OBJECTIVE:
Return verbatim every line of the entries from the one holding "Is the adult" through the last line, inclusive at both ends.

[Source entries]
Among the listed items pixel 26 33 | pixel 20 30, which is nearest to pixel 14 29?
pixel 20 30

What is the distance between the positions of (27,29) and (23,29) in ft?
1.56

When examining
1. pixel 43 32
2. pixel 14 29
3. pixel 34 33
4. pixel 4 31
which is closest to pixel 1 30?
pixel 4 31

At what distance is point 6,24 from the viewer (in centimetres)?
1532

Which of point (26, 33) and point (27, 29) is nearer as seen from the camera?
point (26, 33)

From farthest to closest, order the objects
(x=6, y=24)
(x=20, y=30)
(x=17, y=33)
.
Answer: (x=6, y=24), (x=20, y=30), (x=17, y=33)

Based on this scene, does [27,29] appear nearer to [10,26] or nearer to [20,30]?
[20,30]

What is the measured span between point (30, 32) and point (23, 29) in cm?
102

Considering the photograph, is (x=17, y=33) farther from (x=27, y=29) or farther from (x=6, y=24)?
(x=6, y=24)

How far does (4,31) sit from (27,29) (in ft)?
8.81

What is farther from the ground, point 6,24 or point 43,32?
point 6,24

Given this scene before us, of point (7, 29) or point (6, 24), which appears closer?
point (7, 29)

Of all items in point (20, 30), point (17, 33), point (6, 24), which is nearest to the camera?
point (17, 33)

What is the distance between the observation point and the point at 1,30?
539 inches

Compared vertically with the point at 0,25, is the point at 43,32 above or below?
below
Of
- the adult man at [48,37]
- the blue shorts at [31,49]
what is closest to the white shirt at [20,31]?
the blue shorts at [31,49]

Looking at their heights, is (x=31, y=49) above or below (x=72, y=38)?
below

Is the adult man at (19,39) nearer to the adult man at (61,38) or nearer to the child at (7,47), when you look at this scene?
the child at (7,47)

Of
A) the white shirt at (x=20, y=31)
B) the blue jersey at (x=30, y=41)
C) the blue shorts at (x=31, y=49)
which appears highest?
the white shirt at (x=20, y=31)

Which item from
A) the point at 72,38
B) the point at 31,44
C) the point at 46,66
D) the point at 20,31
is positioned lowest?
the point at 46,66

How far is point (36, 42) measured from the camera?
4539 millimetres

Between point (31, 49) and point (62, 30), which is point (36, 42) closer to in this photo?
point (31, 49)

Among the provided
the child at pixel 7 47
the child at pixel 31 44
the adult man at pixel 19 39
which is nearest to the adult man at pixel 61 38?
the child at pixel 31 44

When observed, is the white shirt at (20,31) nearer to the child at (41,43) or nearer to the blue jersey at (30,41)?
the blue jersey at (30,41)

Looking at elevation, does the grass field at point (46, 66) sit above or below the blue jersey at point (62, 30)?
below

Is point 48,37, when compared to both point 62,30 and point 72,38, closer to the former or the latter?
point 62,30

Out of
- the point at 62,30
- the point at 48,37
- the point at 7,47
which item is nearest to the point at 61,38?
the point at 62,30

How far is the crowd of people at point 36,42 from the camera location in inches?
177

TASK OUTPUT:
Is the adult man at (19,39) nearer to the adult man at (61,38) or nearer to the child at (7,47), when you look at this scene?
the child at (7,47)

Of
A) the white shirt at (x=20, y=31)
B) the blue jersey at (x=30, y=41)
C) the blue shorts at (x=31, y=49)
which appears highest?
the white shirt at (x=20, y=31)

Which item from
A) the point at 72,38
B) the point at 31,44
C) the point at 46,66
D) the point at 20,31
is positioned lowest?
the point at 46,66

How far is point (36, 42) measured from the camera?
4539 millimetres

Between point (31, 49) and point (62, 30), which is point (36, 42) closer to in this photo?
point (31, 49)

Among the provided
the child at pixel 7 47
the child at pixel 31 44
the adult man at pixel 19 39
which is nearest to the adult man at pixel 61 38?
the child at pixel 31 44

When observed, is the white shirt at (20,31) nearer to the child at (41,43) or nearer to the blue jersey at (30,41)?
the blue jersey at (30,41)

Looking at elevation, does the grass field at point (46, 66) sit above or below the blue jersey at point (62, 30)?
below

Is point 48,37, when compared to both point 62,30 and point 72,38, closer to the former or the latter?
point 62,30

Out of
- the point at 62,30
- the point at 48,37
- the point at 7,47
which item is nearest to the point at 61,38?
the point at 62,30

How far is the crowd of people at point 36,42 from the camera location in inches?
177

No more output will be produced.